— start of TASK DATA —
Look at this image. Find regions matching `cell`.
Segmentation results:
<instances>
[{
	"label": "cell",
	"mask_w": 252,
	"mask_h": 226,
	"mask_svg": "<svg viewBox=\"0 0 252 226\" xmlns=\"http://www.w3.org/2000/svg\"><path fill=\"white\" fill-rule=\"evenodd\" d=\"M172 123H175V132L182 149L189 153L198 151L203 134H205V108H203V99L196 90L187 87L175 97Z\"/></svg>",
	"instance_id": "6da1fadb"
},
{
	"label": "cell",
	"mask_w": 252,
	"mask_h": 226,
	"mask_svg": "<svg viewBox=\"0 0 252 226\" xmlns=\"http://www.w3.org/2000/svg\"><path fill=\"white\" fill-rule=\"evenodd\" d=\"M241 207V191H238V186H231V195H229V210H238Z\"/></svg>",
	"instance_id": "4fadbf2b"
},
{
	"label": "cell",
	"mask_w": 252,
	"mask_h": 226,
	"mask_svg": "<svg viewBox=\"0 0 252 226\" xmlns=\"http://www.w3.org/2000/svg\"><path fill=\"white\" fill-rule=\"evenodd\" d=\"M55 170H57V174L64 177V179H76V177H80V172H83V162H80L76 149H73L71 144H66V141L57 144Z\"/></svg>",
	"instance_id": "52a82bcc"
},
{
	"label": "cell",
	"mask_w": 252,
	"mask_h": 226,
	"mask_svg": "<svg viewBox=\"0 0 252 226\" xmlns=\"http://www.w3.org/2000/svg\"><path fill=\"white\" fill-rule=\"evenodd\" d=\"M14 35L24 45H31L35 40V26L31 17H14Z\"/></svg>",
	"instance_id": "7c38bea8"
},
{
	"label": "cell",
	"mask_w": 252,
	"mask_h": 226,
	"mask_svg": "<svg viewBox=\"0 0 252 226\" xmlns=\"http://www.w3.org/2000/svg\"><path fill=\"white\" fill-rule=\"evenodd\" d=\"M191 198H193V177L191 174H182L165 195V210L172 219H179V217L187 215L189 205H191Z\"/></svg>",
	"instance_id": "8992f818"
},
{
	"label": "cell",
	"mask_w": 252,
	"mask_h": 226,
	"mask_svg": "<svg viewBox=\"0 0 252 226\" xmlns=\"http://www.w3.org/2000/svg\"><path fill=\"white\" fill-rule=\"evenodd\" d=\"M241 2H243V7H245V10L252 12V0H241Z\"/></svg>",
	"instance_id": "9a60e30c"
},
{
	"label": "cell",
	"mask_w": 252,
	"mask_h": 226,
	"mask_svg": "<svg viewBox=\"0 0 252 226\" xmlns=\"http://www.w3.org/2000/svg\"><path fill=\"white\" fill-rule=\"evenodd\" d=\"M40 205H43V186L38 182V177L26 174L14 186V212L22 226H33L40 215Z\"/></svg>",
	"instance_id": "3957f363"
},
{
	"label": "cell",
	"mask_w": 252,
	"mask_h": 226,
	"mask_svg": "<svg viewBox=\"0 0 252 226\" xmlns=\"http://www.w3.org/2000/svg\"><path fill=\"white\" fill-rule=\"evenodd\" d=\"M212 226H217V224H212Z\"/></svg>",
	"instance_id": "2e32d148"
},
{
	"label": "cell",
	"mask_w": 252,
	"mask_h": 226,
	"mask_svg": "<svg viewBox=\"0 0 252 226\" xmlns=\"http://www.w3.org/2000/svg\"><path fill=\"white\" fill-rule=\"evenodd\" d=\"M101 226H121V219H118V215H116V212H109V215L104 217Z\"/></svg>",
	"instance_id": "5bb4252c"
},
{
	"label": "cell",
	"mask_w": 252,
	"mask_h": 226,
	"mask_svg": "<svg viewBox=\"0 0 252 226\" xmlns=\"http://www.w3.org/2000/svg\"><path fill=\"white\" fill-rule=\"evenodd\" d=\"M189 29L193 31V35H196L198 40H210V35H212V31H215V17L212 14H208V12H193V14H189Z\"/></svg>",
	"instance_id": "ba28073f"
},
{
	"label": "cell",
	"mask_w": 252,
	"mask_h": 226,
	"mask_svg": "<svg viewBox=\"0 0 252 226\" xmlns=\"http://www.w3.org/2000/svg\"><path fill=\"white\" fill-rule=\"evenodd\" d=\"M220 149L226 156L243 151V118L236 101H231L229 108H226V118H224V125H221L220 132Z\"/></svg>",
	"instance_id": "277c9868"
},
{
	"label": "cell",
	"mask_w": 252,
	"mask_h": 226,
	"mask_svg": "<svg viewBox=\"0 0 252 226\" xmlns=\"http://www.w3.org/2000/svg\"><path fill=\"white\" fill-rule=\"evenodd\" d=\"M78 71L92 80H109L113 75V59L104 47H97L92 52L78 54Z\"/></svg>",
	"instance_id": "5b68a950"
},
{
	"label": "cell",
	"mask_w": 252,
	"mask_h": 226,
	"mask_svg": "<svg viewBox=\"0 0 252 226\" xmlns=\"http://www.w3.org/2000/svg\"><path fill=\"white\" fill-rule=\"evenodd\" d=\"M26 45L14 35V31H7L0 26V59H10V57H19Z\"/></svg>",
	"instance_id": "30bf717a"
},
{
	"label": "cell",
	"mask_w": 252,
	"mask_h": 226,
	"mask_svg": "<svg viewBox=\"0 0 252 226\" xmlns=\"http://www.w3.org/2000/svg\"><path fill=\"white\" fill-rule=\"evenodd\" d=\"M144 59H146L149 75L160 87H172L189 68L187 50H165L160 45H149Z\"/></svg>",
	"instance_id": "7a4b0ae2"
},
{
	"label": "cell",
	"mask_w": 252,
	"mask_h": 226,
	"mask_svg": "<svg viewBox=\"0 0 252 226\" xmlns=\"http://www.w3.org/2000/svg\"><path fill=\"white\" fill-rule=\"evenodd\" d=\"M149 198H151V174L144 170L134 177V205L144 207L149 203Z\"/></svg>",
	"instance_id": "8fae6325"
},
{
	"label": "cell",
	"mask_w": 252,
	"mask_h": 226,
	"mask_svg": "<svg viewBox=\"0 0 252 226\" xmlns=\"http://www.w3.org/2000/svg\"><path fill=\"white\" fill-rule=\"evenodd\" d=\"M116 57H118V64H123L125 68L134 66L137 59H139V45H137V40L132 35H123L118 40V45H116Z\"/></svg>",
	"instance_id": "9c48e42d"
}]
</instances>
— end of TASK DATA —
→ WHAT TO WORK ON: Reproduce the records verbatim, starting at their first line and ending at the line that contains "170H57V174L64 177V179H76V177H80V172H83V162H80L76 149H73L71", with both ends included.

→ ANSWER:
Look at this image. Find regions matching `cell`.
Segmentation results:
<instances>
[{
	"label": "cell",
	"mask_w": 252,
	"mask_h": 226,
	"mask_svg": "<svg viewBox=\"0 0 252 226\" xmlns=\"http://www.w3.org/2000/svg\"><path fill=\"white\" fill-rule=\"evenodd\" d=\"M172 123H175V132L182 149L189 153L198 151L203 134H205V108H203V99L196 90L187 87L175 97Z\"/></svg>",
	"instance_id": "6da1fadb"
},
{
	"label": "cell",
	"mask_w": 252,
	"mask_h": 226,
	"mask_svg": "<svg viewBox=\"0 0 252 226\" xmlns=\"http://www.w3.org/2000/svg\"><path fill=\"white\" fill-rule=\"evenodd\" d=\"M241 207V191H238V186H231V195H229V210H238Z\"/></svg>",
	"instance_id": "4fadbf2b"
},
{
	"label": "cell",
	"mask_w": 252,
	"mask_h": 226,
	"mask_svg": "<svg viewBox=\"0 0 252 226\" xmlns=\"http://www.w3.org/2000/svg\"><path fill=\"white\" fill-rule=\"evenodd\" d=\"M55 170H57V174L64 177V179H76V177H80V172H83V162H80L76 149H73L71 144H66V141L57 144Z\"/></svg>",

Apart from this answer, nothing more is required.